Donne, Vita e Libertà

A Sarah Khodayari e Mahsa Amini
Il verso di un poeta persiano – Khavarani – del 12°secolo è l’incipit giusto per rievocare una vicenda che provocò sgomentò nel mondo sportivo e in quello dove la libertà è - per fortuna- un valore inalienabile. Attendi il mattino in cui la tua fortuna sorgerà, perché sarà l’unico dono dell’alba”.
Sahar Khodayari
non avrà più modo di attendere un mattino in cui la sua fortuna sorgerà e, soprattutto, non avrà più doni. Ma, forse, sbaglio. Un dono lo ha avuto. Il ricordo commosso del mondo libero per il suo sacrificio che ha gettato una luce sinistra sulla teocrazia iraniana. Una tirannia misogina che ci riporta al Medioevo più oscuro. Quando la teologia divenne la scienza suprema e l’Inquisizione perseguiva i peccatori che non osservavano i precetti.
Sahar Khodayari aveva 29 anni. La sua passione era il calcio. Tifava per l’Esteghlal i cui giocatori indossano una maglia blu. Sahar portava abiti dello stesso colore. L’avevano soprannominata blu girl.
Il 12 marzo 2019 era andata allo Stadio. Ma i mullah, (studiosi di teologia) severi guardiani della morale e della virtù, proibivano alle donne di andare allo stadio. Ma, Sahar non dava retta alle regole imposte, sin dal 1979, dall’arcigno Khomeini, raccolte nel Libro Azzurro, il cui titolo è I comandamenti dell’ayatollah Khomeini.
Quel giorno, nell’immenso stadio Azadi di Teheran l’Esteglal – allenato da Andrea Stramaccioni – affrontava l’Al Ain in una partita della Champions League asiatica. Sahar non stava nella pelle. Voleva vedere quella partita a tutti i costi. Era riuscita a procurarsi un biglietto, ma come aggirare l’assurdo divieto? Pensa e ripensa, alla fine, guidata dall’allegra spensieratezza, sprezzante dei pericoli, che è tipica della gioventù escogitò il trucco.
Mi travestirò da uomo", disse con una luce di trionfo negli occhi. Si procurò una parrucca, ovviamente di colore blu, e indossò un lungo cappotto. Poi, però, commise una leggerezza: un selfieche spedì alla sorella, con tanto di emoticon e un cuore blu. Ovviamente, la cosa non sfuggì al Grande Fratello islamico.
Fu arrestata, tradotta in un carcere femminile dove trascorse due giorni. Fu rilasciata su cauzione. Al termine del processo subì una condanna a sei mesi di prigione. La giovane trovò inammissibile che si dovesse finire dietro le sbarre per aver assistito a una partita di calcio.

**RIGHE RIPORTATE:**
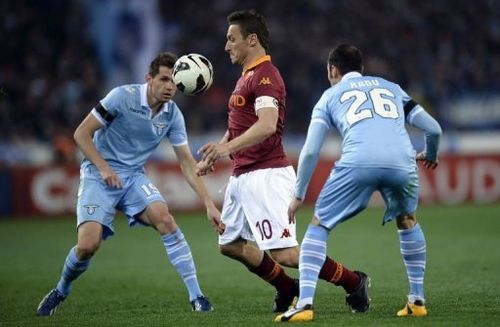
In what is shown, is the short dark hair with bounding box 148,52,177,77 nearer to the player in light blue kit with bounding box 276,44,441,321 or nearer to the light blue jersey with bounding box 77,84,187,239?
the light blue jersey with bounding box 77,84,187,239

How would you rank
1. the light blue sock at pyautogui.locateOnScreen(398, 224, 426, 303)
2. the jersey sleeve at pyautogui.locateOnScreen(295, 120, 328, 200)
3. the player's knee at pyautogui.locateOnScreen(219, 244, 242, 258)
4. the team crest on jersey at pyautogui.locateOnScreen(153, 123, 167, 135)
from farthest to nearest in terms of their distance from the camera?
the team crest on jersey at pyautogui.locateOnScreen(153, 123, 167, 135)
the player's knee at pyautogui.locateOnScreen(219, 244, 242, 258)
the light blue sock at pyautogui.locateOnScreen(398, 224, 426, 303)
the jersey sleeve at pyautogui.locateOnScreen(295, 120, 328, 200)

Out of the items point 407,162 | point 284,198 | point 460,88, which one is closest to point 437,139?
point 407,162

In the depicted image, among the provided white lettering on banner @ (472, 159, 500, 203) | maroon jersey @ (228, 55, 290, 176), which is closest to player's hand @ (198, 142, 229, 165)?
maroon jersey @ (228, 55, 290, 176)

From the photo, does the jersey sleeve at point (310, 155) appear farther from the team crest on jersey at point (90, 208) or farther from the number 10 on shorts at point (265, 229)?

**CONSEGNE:**
[1] Copia dal testo su Sahar Khodayari il passo tra "Mi travestirò da" e "Grande Fratello islamico.", estremi inclusi.
[2] Continua il testo su Sahar Khodayari dopo l'ultima frase riportata.

**RISPOSTE ALLE CONSEGNE:**
[1]
Mi travestirò da uomo", disse con una luce di trionfo negli occhi. Si procurò una parrucca, ovviamente di colore blu, e indossò un lungo cappotto. Poi, però, commise una leggerezza: un selfieche spedì alla sorella, con tanto di emoticon e un cuore blu. Ovviamente, la cosa non sfuggì al Grande Fratello islamico.

[2]
Una volta uscita dal Tribunale, si cosparse il corpo di un liquido infiammabile, che aveva tenuto nascosto nella borsetta, e si diede fuoco. Le ustioni di terzo grado erano gravissime. Morì, in ospedale, dopo nove giorni di indicibili sofferenze.
Era l’8 settembre del 2019. Sahar immolò la sua giovane vita in nome di un sogno: assistere a una partita di calcio dagli spalti di uno stadio. Uno stadio che si chiama Azadi che in persiano significa libertà.

DONNE, VITA, LIBERTA’
In Iran il calcio ha un seguito femminile vastissimo. E’ una peculiarità iraniana. Una passione profonda che ha dato vita a un vero e proprio movimento che si batte non solo per la libertà di andare allo stadio, ma per reclamare una presenza maggiore all’interno della società. Le donne hanno un tasso di alfabetizzazione che supera il 90% e costituiscono il 65 % degli studenti universitari.
La vicenda tragica di Sahar riflette la più ampia situazione delle donne nel paese. Il 14 settembre 2022 una ragazza di 22 anni, Mahsa Amini, venne arrestata a Teheran dalla cosiddetta polizia morale perché non indossava il velo in maniera corretta. Portata in caserma, duramente picchiata, fino alla perdita di coscienza, dopo due giorni di coma morì.
La giovane Mahsa, come abbiamo appreso dalle cronache, che qualche mese fa hanno ricordato l’anniversario della sua  morte, è diventata il simbolo di questa rivoluzione al femminile. Le proteste sono cominciate proprio durante i suoi funerali. Le ragazze nei cortei gridano Donne, Vita, Libertà, bruciano i loro hijab (il velo islamico ndr) e con le forbici si tagliano le ciocche dei capelli.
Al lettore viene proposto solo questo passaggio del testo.